Unlike our interventions for [...] and distillation attempts, these safeguards will not be visible to the user. Fable 5 will not fall back to a different model.
Distillation is protected against by falling back to a weaker model, and this is communicated to the user (and, I'd hope, billed accordingly). These additional protections are against talking to Fable about
for example, on building pretraining pipelines, distributed training infrastructure, or ML accelerator design
So the safeguards might fire if you prompt it "I want to build a frontier LLM, how do I set up a pretraining pipeline?" or maybe "what does RLHF mean?". By contrast, distillation would mean firing a ton of prompts at it and using the output to construct your own model directly.
Ah, thank you for the clarification!

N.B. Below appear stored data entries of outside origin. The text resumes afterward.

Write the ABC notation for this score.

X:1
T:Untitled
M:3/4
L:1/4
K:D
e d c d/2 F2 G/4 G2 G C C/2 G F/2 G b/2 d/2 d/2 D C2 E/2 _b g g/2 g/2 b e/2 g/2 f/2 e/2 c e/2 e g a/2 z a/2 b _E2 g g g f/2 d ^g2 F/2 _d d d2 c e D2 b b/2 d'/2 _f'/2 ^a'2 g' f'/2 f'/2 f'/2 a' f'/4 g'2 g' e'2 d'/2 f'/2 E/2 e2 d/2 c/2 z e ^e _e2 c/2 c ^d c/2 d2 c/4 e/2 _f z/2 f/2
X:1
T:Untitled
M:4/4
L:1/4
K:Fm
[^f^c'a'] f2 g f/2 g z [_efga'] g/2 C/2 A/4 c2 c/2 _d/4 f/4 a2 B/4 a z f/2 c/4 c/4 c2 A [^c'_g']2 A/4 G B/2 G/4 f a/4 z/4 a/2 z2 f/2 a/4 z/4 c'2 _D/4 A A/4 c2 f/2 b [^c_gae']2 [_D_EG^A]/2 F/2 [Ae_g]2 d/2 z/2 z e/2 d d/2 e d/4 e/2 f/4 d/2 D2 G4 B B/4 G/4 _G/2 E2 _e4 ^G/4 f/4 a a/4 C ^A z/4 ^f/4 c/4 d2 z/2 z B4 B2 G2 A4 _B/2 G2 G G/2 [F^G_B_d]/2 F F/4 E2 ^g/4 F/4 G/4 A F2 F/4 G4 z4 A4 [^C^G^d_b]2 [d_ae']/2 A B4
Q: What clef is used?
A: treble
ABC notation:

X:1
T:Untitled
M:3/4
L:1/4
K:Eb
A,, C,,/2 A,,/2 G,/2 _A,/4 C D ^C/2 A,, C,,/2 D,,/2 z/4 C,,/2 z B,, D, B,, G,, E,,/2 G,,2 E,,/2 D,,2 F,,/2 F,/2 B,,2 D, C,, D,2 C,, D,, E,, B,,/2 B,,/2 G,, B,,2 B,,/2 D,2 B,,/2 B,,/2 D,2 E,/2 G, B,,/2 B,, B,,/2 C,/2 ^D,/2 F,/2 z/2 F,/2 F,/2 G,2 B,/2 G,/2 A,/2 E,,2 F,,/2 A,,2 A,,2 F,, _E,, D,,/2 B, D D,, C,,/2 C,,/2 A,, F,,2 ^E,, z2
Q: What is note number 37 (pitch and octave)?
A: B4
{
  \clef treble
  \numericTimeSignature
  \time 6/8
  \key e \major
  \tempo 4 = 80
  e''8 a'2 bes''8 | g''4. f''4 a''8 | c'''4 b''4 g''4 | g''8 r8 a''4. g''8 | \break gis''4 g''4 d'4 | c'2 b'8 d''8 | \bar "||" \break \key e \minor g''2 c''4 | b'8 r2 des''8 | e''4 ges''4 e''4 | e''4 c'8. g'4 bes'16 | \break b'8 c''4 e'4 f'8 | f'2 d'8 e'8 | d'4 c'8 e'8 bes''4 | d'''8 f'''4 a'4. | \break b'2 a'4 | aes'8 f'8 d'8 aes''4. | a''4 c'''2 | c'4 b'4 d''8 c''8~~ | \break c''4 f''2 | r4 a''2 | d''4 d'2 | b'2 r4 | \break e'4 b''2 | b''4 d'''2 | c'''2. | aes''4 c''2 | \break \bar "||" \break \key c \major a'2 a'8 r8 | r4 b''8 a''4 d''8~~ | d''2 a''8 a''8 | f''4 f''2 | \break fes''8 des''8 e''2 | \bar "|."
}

I didn't read the article deeply enough, then. This is much more serious, then.
DeepSeek made ~150,000 requests to Anthropic's API, that's not really a meaningful amount, and you have to consider that this number came from Anthropic themselves, who are not incentivized to be truthful about any of those numbers. If anything we should expect the real number to be lower.
On top of that these measures are targetting arbitrary detected end goals, with arbitrary sabotage being applied, based on arbitrary rules that Anthropic make up as they go.
we’ve implemented new interventions that limit Claude’s effectiveness for requests targeting frontier LLM development
"We've implemented a rule that says you can't wish for more wishes"
This is very different from their statement in the announcement post:
When Fable’s classifiers detect a request related to cybersecurity, biology and chemistry, or distillation, the response is automatically handled by Claude Opus 4.8 instead. Users will be informed whenever this occurs.
Both are true, and both are stated by Anthropic. The classes you mentioned will get refusals; however, attempting to compete with Anthropic will instead make Fable silently dumber and worse without notifying you (and there's no way to know exactly what prompts that behavior).
I should have been clearer, I understand that both are communicated by Anthropic. What annoys me is that the invisible dumbing down of Fable is only mentioned in the model card and not in the blog post that is presumably read by many more people.
These sort of shenanigans make this a model I would not pay to use. Ideally there'd be a pricing model where you can use it and you pay if its actually useful. Its already bad when you burn $20 of tokens on a task and it simply wasn't useful or most of the cost was model not following directions. But thats rationalizable as a gamble you are paying for. If the model provider just decides to not provide the service you are paying for, thats just fraud.